As more transactions are executed, the Java method invocation counts are increased. Therefore, the JIT recompiles a Java method to a more aggressive level of optimization. This greater level of optimization results in a Java method requiring less CPU to execute than before the recompilation took place. As a result, the CPU that is required to execute the transaction reduces. This process is repeated several times during the lifetime of the JVM.
Figure 2-1 illustrates this process for a complex servlet workload in the plot.
Figure 2-1 Plot of CPU cost per transaction over time for a Java workload
Noting that the vertical axis in Figure 2-1 is a logarithmic scale, the first few invocations of the transaction show a relatively high CPU usage. As the transaction is executed multiple times, the JIT compiler optimizes the workload more aggressively. Thus, the CPU cost per transaction reduces over time. Steps can be observed in the CPU cost per transaction value, which are events where high-use methods are further optimized. The frequent spikes in the CPU cost per transaction are due to garbage collection events.
When executing benchmarks that use JVMs, ensure that the JIT compiler has fully optimized the most important Java methods in the workload before starting CPU measurements. To minimize variability introduced by the JIT compiler, run the CICS Java workload at a constant transaction rate for a period of time, known as the warm-up time. After the workload is running in a steady-state for the warm-up period, it is assumed that the JIT compiler will not optimize the workload further, and CPU measurements can be taken.
The warm-up period for a workload is determined by producing a chart, such as the one in Figure 2-1. The warm-up time is the point at which the CPU cost per transaction ceases to show any improvements.

◆ **Data under study**:
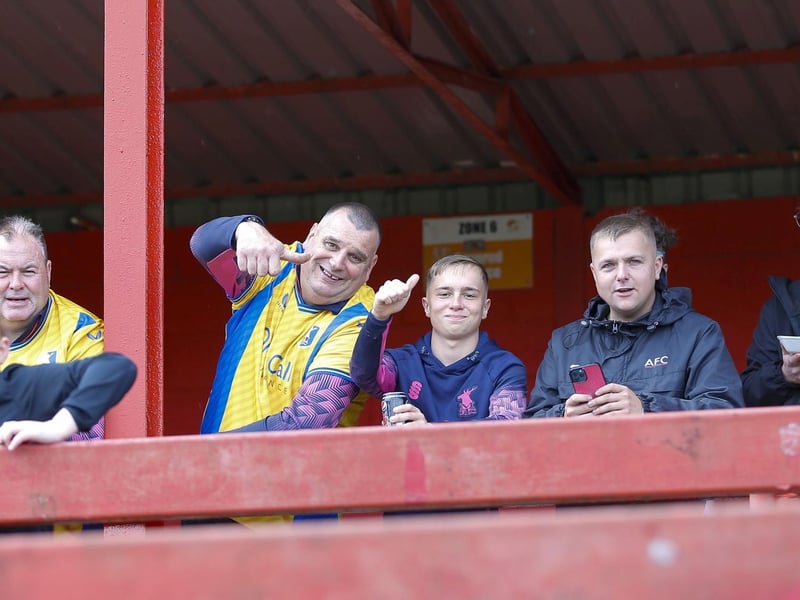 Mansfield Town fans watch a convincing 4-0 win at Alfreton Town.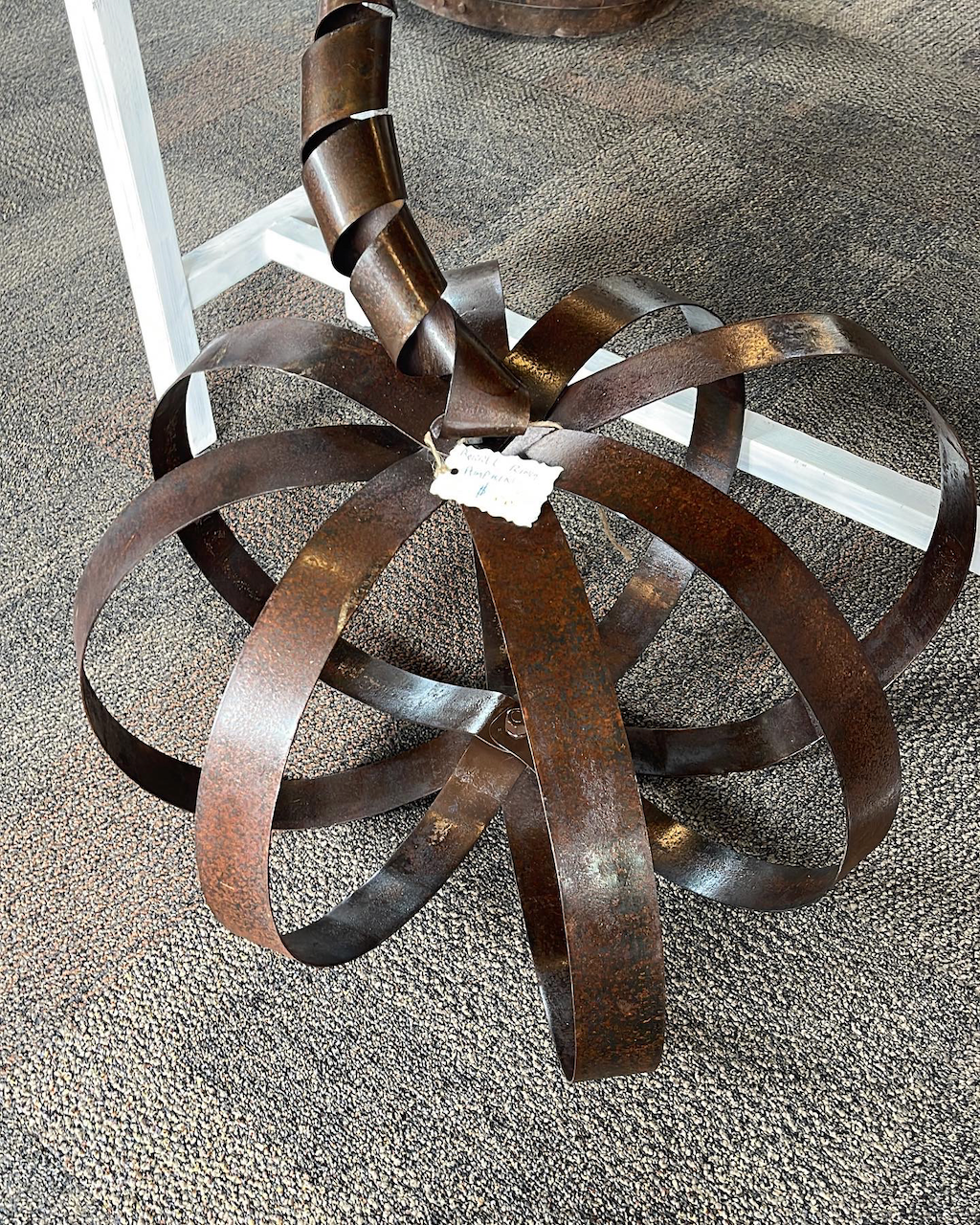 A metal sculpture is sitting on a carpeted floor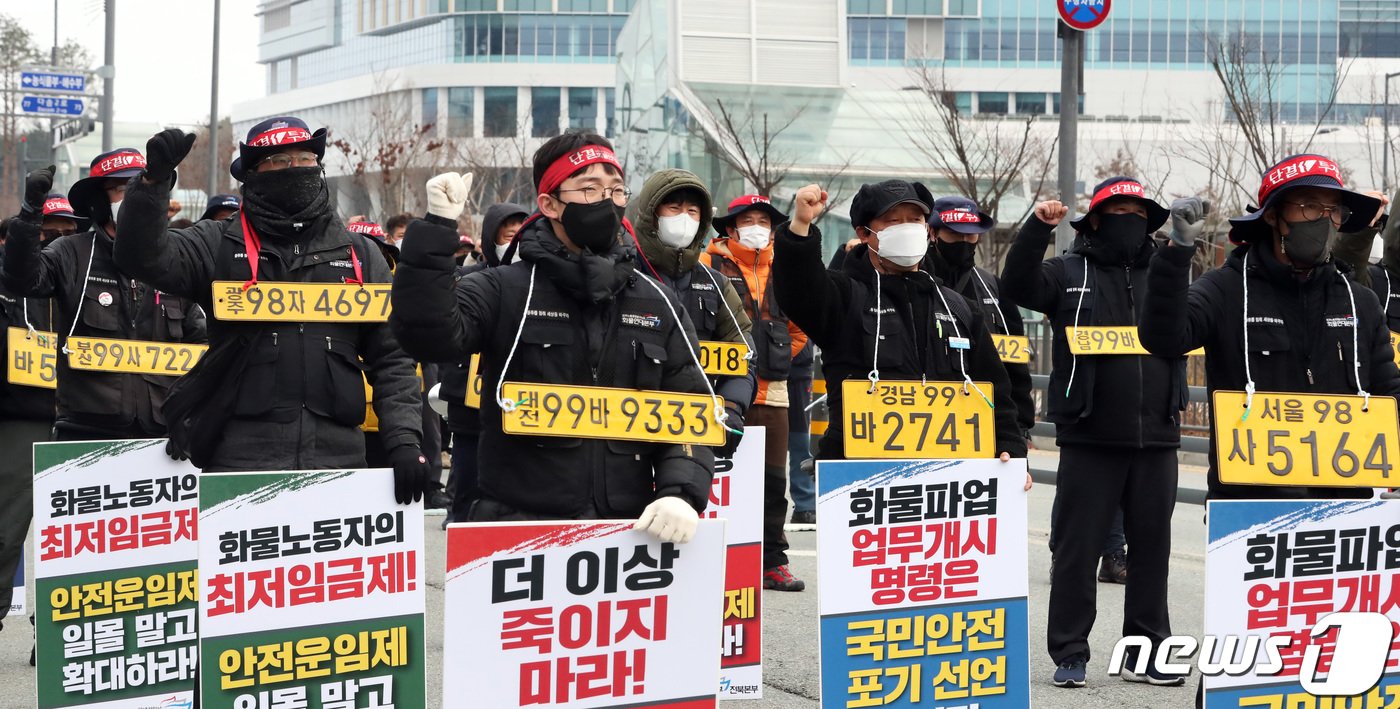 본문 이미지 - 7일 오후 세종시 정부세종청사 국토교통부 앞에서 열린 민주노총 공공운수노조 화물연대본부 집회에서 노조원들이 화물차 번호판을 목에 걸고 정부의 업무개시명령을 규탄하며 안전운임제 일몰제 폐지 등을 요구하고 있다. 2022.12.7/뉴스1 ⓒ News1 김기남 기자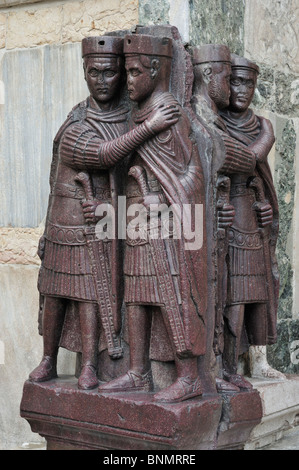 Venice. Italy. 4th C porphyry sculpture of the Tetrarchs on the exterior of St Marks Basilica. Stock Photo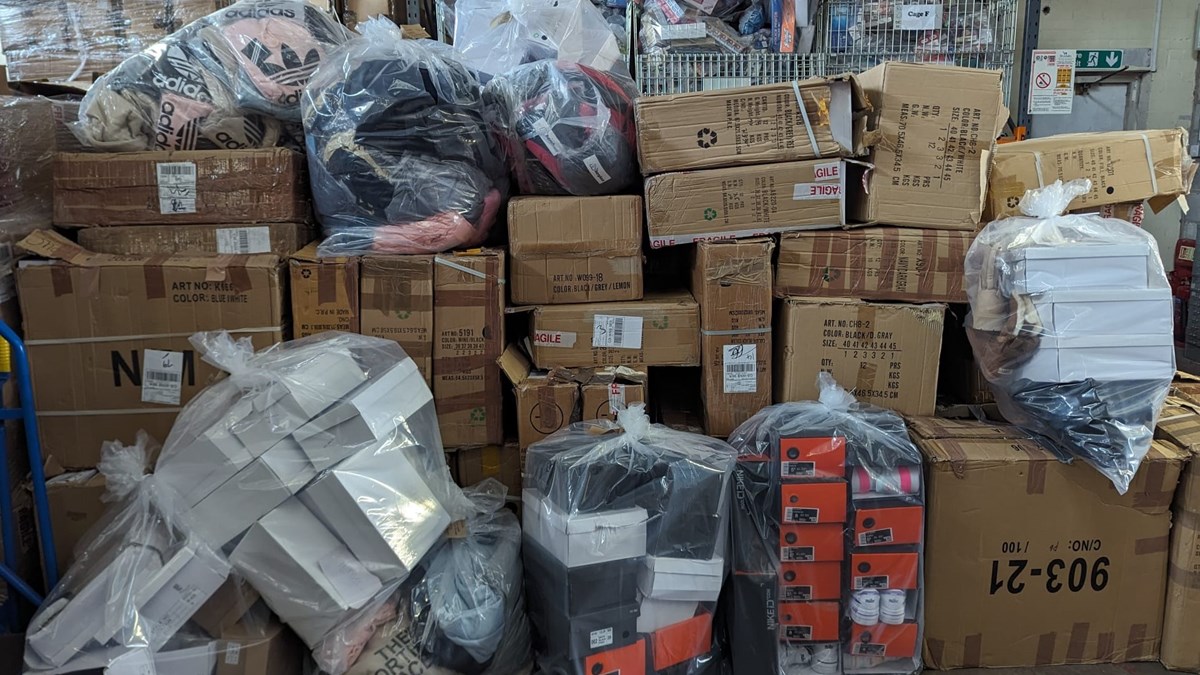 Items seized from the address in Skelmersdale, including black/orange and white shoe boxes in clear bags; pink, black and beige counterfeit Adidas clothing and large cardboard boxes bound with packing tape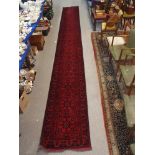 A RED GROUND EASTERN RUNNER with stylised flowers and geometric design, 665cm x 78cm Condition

◆ **Try it**: According to the JIT compilation text, what causes the frequent spikes in the CPU cost per transaction? The records are separate material from the JIT compilation text.

◆ **Exercise response**: Garbage collection events.